/---
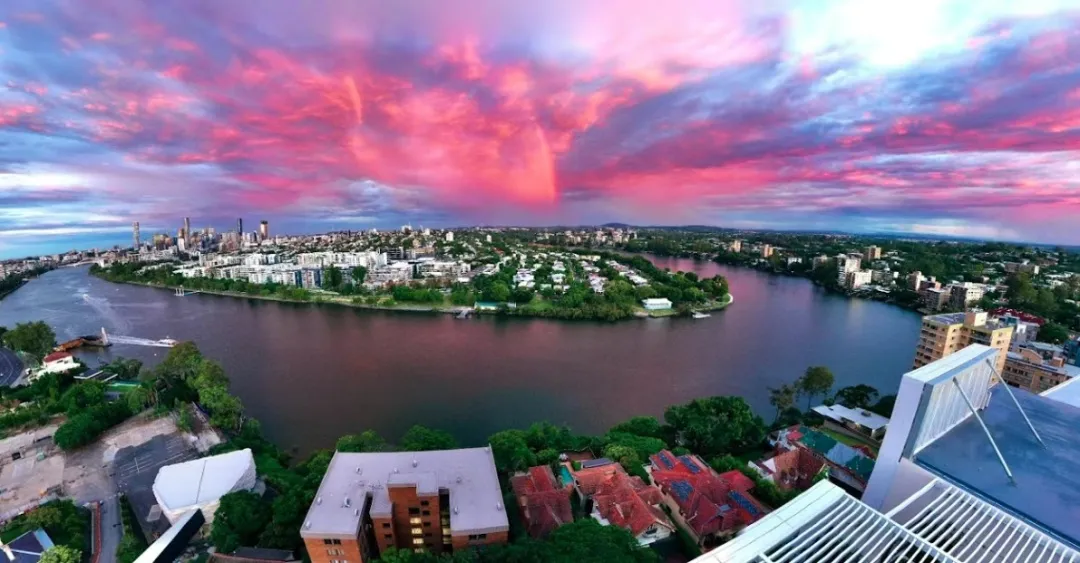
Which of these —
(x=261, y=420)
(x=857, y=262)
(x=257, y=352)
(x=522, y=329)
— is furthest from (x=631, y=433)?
(x=857, y=262)

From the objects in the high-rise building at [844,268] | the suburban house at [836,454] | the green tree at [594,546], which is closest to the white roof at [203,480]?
the green tree at [594,546]

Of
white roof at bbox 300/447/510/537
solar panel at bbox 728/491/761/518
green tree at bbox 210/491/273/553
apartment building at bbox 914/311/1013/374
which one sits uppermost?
apartment building at bbox 914/311/1013/374

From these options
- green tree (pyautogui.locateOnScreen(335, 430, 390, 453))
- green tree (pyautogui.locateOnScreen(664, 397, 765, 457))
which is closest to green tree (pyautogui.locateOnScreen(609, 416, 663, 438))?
green tree (pyautogui.locateOnScreen(664, 397, 765, 457))

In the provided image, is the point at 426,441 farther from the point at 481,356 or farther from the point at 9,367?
the point at 9,367

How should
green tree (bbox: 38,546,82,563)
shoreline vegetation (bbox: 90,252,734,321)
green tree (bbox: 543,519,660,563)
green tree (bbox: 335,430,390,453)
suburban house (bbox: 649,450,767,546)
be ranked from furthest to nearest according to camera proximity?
\---
» **Problem details**: List each line above in which the string "pyautogui" appears.

» **Full response**:
- green tree (pyautogui.locateOnScreen(335, 430, 390, 453))
- green tree (pyautogui.locateOnScreen(664, 397, 765, 457))
which is closest to green tree (pyautogui.locateOnScreen(609, 416, 663, 438))?
green tree (pyautogui.locateOnScreen(664, 397, 765, 457))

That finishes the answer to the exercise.